Closed LIUZIJING-CHN closed 2 years ago
Hello,
Sorry for the delayed answer, did you manage to fix it? That is indeed weird, without 'AS' component I reach 68% if you add --sample-aug 20 (for AS) I reach 70% performance for one backbone.
Otherwise, can you try the following command?
python main.py--dataset-path ' ' --dataset miniimagenet --model resnet12 --milestones 300 --epochs 0 --manifold-mixup 1500 --cosine --gamma 0.9 --rotations --batch-size 128 --preprocessing "ME" --dataset-size 12800 --skip-epochs 1450 --deterministic --save-features "minifeatures.pt" --sample-aug 20
I'm not exactly sure where the difference might come from, as 4% difference is quite large.
Thx for your reply, I have resolved this problem. After I upgraded the version of pytorch, everything goes well. Maybe it has something to do with that.
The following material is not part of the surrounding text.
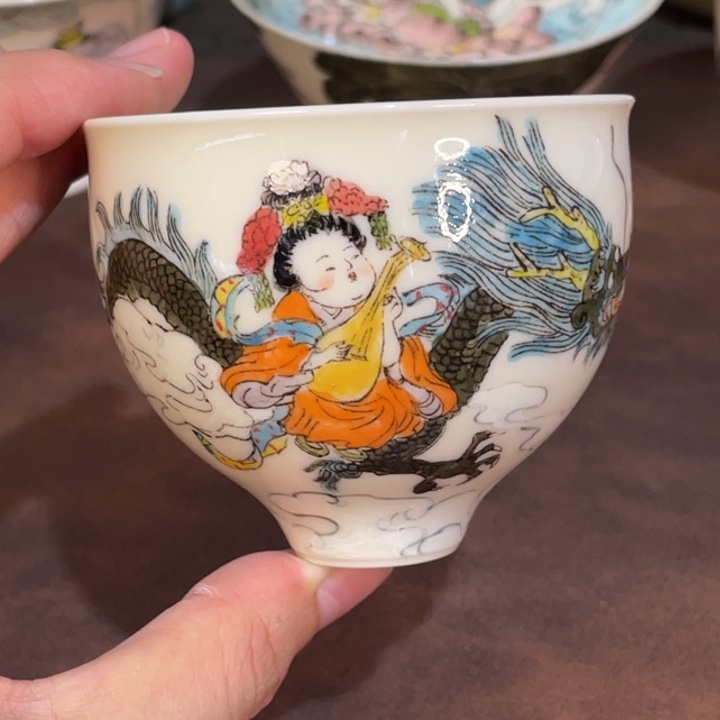 微瑕。        小雅。             15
Glad to know it works, I'm not sure what went wrong with the versioning. Best,
Excuse me, I have followed the command of training a ResNet12 with the followings:
python main.py --dataset-path ' ' --dataset miniimagenet --model resnet12 --epochs 0 --manifold-mixup 500 --rotations --cosine --gamma 0.9 --milestones 100 --skip-epochs 450 --batch-size 128 --preprocessing ME --save-model "result/official/mini1.pt" --n-shot [1,5]
which is the same as the one you provided. But I can only reach the accuracy of 64 of each backbone, and after I ensembled the features the accuracy can only reach 65. The features I downloaded from OneDrive can have an accuracy of around 70 for each, which is far beyond mine. Hope you can solve my problem, thx!